Desde el primer día percibí que había una diferencia de nivel con algunos de mis compañeros. Por ejemplo si había que escribir en una hoja una serie de letras, había pibes que escribían una letra gigante y mal hecha por hoja. Otro ejemplo era que aunque yo no sabía leer, los ejercicios para aprender me resultaban muy fáciles mientras que mis compañeros no entendían nada.
En este nuevo lugar comencé a llevarme mejor con mis compañeros. De entrada me volví muy sociable y, en lo que respecta a pelear, me hice respetar.
Durante todo el primario iría cambiando de mejores amigos. Desde este año empezó mi tendencia de buscar a sólo un mejor amigo, y aunque hablaba con otros, mi atención se centraba en ese sólo. Este primer año mi mejor amigo fue Max, un chico muy mentiroso (aunque yo más) y al que ocasionalmente golpeaba. Por esta razón él empezó boxeo y se convertiría en el más fuerte.
También recuerdo que a uno de los que escribía una letra por hoja, le pegaba siempre porque era muy especial. Terminó dejando el colegio y lo volvería a ver una vez durante el primario, en una plaza, y muchos años después durante el secundario. Se había convertido en un intento de intelectual, pero luego me di cuenta de que era un fracasado sin personalidad y le robé a la que le gustaba.
Así como buscaba un mejor amigo, también buscaba alguien que me guste. Durante los primeros tres años del primario me gustaría una chica llamada Luz. Era mi mejor amiga pero nunca me animé a decirle nada. Algo extraño es que la imaginaba desnuda y eso hacía que me deje de gustar por un momento.
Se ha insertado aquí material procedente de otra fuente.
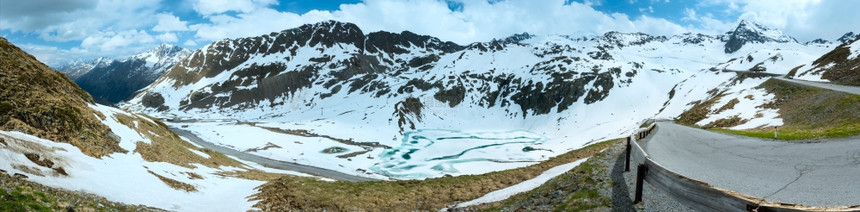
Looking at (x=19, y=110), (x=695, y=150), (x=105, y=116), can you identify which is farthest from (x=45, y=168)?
(x=695, y=150)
Años más tarde me enteraría que yo era el lindo del curso en los primeros años, pero como nunca me lo dijeron y justo la que a mí me gustaba no le interesaba, no pasó nada con ninguna.
Mis compañeros me tenían como el más inteligente de la clase y un líder porque los sabía defender ante los retos de las maestras. Esto me hizo ser amado y odiado por ellas.
La maestra que más quise fue la suplente de mi maestra de primer grado. Nos trataba muy bien, era muy alegre y bonita.